PROBLEM DETAILS: Copy the rows from the start through the line containing "4. the arched window at (x=175, y=110)", swapping "nearest to farthest" for "closest to most distant" and leaving everything else unchanged.

EXTRACTED RECORDS:
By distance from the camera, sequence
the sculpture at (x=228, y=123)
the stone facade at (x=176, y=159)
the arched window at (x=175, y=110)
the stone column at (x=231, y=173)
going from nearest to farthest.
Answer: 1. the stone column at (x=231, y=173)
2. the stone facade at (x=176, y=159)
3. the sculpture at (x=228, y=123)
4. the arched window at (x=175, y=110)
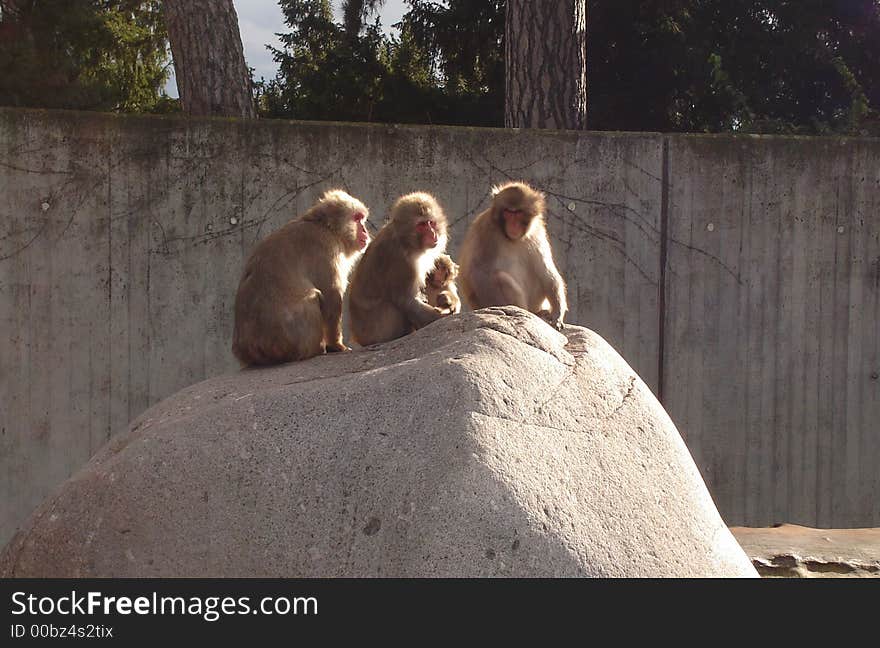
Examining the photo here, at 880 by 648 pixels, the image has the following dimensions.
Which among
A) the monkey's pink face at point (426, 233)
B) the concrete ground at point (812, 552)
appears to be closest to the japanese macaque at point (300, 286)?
the monkey's pink face at point (426, 233)

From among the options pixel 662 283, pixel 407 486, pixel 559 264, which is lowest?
pixel 407 486

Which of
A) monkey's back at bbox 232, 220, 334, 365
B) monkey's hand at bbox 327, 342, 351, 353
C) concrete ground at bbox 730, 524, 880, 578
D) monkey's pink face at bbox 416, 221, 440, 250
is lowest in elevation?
concrete ground at bbox 730, 524, 880, 578

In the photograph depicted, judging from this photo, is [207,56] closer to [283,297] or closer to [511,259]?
[511,259]

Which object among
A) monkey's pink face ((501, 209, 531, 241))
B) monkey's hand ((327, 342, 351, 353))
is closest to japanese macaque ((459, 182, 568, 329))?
monkey's pink face ((501, 209, 531, 241))

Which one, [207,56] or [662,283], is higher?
[207,56]

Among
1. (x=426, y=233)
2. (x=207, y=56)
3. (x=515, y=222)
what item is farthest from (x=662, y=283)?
(x=207, y=56)

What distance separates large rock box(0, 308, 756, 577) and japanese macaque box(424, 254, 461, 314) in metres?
1.22

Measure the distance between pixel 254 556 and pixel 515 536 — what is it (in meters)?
0.79

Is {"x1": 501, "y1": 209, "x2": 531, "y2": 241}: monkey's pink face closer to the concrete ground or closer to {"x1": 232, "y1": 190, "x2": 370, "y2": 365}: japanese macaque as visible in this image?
{"x1": 232, "y1": 190, "x2": 370, "y2": 365}: japanese macaque

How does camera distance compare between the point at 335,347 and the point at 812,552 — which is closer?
the point at 335,347

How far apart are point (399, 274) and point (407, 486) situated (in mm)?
1436

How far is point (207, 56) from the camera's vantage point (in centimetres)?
830

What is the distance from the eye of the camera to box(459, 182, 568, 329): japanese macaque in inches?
196

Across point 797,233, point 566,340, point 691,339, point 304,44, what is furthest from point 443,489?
point 304,44
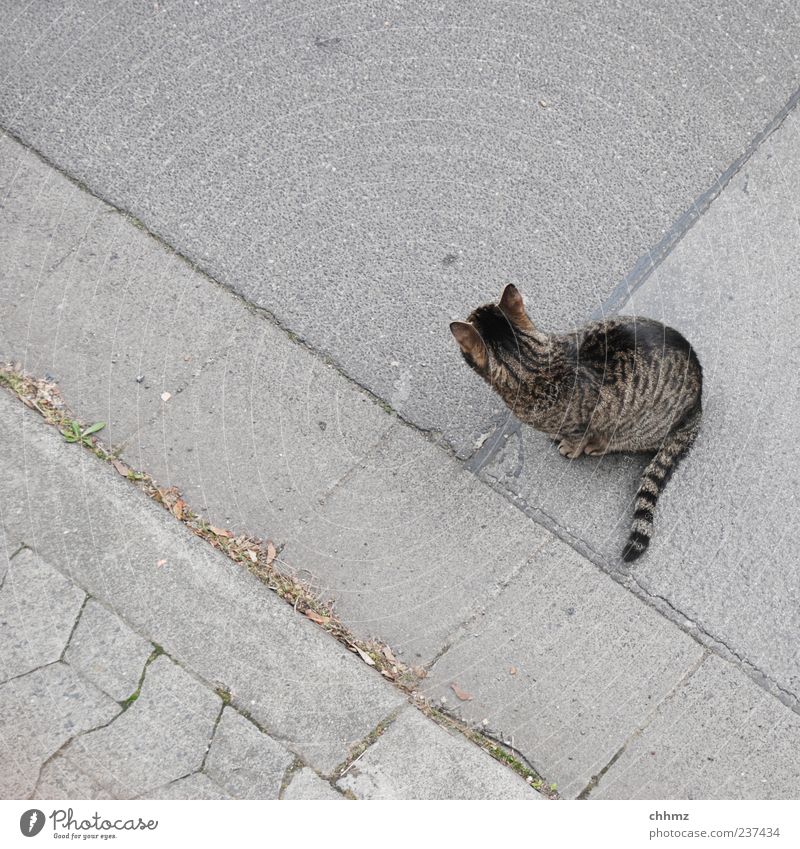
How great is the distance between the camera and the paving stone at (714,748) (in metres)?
3.31

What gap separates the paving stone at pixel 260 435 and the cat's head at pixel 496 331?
68 cm

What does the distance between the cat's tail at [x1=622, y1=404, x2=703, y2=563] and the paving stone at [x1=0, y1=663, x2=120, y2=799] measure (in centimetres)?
213

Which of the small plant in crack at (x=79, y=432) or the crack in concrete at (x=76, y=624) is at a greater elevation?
the small plant in crack at (x=79, y=432)

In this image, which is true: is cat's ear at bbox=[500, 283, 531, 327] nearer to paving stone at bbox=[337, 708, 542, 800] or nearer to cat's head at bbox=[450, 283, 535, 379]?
cat's head at bbox=[450, 283, 535, 379]

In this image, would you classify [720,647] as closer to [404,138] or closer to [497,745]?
[497,745]

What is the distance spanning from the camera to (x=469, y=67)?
4484 mm

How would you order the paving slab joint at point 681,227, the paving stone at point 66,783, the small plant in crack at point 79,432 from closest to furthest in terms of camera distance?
the paving stone at point 66,783 < the small plant in crack at point 79,432 < the paving slab joint at point 681,227

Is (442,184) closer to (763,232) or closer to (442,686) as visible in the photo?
(763,232)

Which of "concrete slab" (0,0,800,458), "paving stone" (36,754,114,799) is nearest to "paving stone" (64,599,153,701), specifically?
"paving stone" (36,754,114,799)

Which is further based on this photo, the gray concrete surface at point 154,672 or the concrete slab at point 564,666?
the concrete slab at point 564,666

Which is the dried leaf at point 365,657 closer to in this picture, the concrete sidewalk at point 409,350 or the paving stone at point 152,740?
the concrete sidewalk at point 409,350

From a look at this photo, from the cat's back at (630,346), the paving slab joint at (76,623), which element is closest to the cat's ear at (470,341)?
the cat's back at (630,346)

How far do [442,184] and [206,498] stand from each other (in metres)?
1.89

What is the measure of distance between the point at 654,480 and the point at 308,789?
182cm
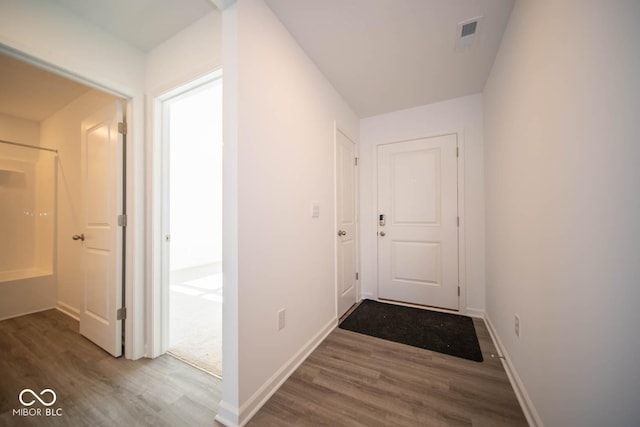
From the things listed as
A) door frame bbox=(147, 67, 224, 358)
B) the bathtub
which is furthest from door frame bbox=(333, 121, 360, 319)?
the bathtub

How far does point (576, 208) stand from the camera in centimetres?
85

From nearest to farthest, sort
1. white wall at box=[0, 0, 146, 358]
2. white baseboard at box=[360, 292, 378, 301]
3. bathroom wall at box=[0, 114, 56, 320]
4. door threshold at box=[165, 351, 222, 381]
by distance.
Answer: white wall at box=[0, 0, 146, 358] → door threshold at box=[165, 351, 222, 381] → bathroom wall at box=[0, 114, 56, 320] → white baseboard at box=[360, 292, 378, 301]

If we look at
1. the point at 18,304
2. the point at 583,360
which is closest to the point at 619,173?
the point at 583,360

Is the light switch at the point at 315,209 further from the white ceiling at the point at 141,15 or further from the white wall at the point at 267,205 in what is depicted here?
the white ceiling at the point at 141,15

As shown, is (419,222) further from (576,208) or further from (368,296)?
(576,208)

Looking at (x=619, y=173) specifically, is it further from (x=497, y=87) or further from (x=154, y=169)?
(x=154, y=169)

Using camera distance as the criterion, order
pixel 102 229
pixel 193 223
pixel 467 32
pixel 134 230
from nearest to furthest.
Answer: pixel 467 32 < pixel 134 230 < pixel 102 229 < pixel 193 223

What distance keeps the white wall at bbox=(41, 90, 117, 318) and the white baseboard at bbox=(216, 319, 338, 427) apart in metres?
2.58

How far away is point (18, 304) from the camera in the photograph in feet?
8.61

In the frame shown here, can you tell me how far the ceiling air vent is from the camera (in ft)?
5.15

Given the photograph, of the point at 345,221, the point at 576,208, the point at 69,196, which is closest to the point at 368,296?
the point at 345,221

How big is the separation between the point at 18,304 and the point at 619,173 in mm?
5008

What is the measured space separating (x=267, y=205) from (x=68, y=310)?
328cm

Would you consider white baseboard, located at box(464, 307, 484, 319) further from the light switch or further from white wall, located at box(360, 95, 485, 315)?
the light switch
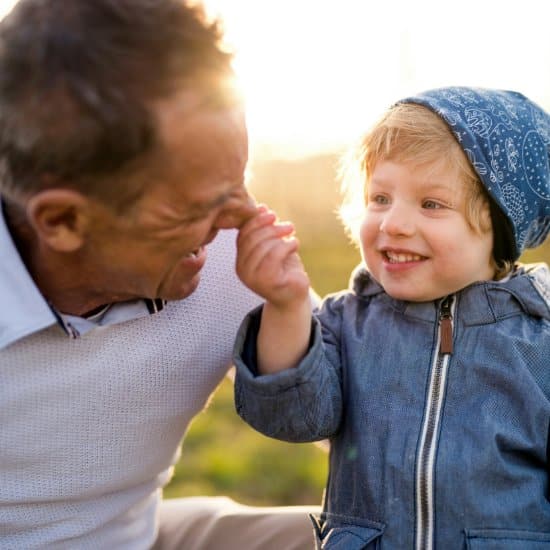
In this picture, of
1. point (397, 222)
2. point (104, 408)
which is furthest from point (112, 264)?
point (397, 222)

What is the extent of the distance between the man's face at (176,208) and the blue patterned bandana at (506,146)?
0.54 meters

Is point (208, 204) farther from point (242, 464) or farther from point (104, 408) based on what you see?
point (242, 464)

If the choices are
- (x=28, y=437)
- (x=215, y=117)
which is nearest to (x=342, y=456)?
(x=28, y=437)

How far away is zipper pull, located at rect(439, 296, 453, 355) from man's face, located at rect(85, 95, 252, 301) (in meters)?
0.52

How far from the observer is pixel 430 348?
2100 mm

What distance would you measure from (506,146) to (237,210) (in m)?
0.67

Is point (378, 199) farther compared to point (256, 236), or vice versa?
point (378, 199)

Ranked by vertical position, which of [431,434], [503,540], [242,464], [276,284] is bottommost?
[242,464]

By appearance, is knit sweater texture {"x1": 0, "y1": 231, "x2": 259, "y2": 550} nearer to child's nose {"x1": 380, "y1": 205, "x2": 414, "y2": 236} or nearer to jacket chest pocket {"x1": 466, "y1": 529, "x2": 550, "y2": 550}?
child's nose {"x1": 380, "y1": 205, "x2": 414, "y2": 236}

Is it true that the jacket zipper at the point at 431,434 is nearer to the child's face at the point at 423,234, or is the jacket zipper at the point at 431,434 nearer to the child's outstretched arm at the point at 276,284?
the child's face at the point at 423,234

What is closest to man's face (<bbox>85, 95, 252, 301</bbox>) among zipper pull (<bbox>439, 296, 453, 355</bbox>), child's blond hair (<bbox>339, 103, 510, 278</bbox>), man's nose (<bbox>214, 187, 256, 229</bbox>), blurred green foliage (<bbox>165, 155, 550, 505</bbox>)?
man's nose (<bbox>214, 187, 256, 229</bbox>)

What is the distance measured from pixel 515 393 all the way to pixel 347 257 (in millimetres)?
8401

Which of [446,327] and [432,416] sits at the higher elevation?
[446,327]

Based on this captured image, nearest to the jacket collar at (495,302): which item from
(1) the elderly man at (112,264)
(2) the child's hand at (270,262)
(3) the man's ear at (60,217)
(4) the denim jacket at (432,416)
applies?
(4) the denim jacket at (432,416)
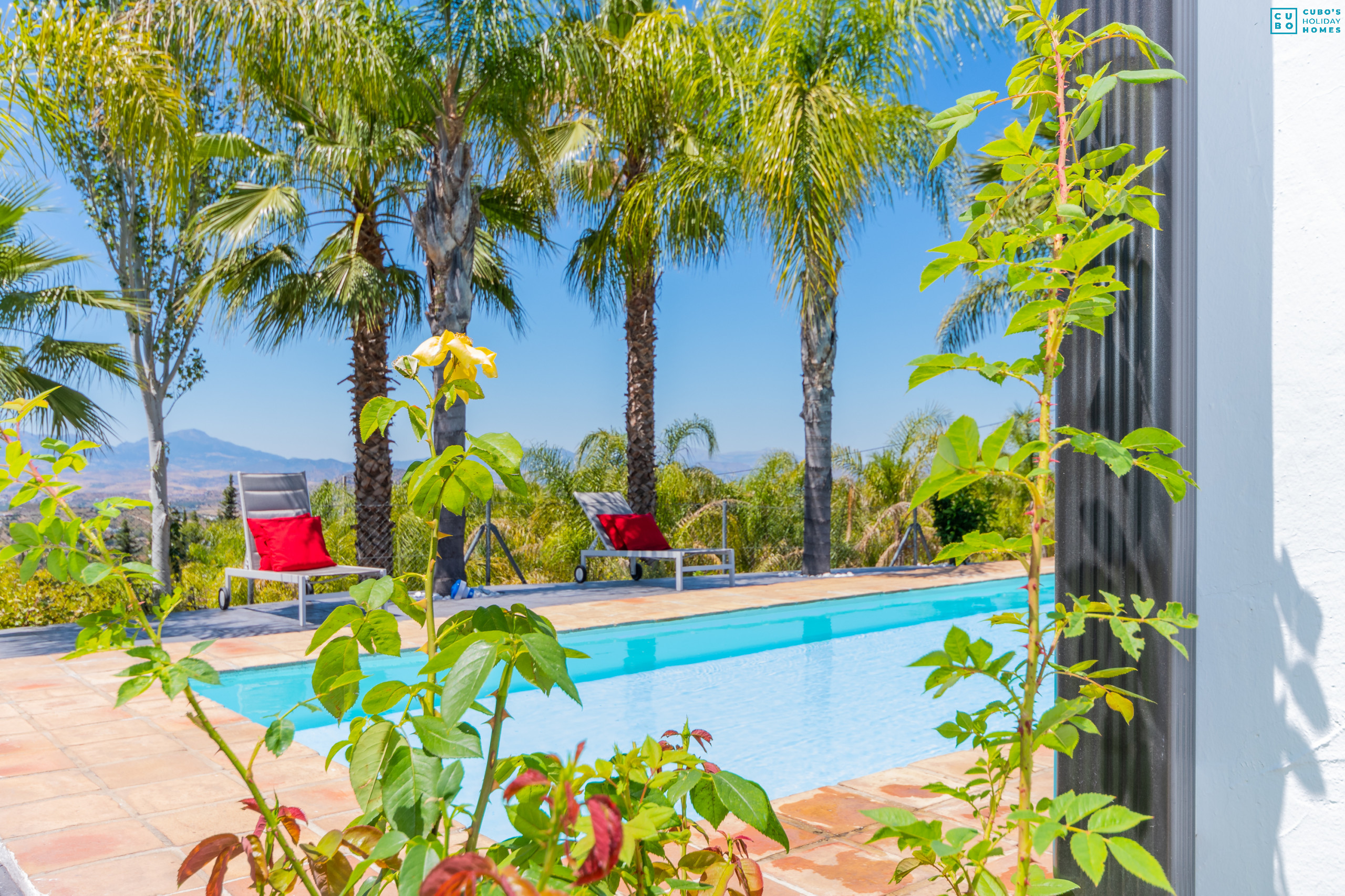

THE SOLUTION:
By distance from the camera, sequence
the sculpture at (x=228, y=123)
the stone facade at (x=176, y=159)
the arched window at (x=175, y=110)
the stone column at (x=231, y=173)
going from closest to most distant.
Answer: 1. the stone column at (x=231, y=173)
2. the stone facade at (x=176, y=159)
3. the sculpture at (x=228, y=123)
4. the arched window at (x=175, y=110)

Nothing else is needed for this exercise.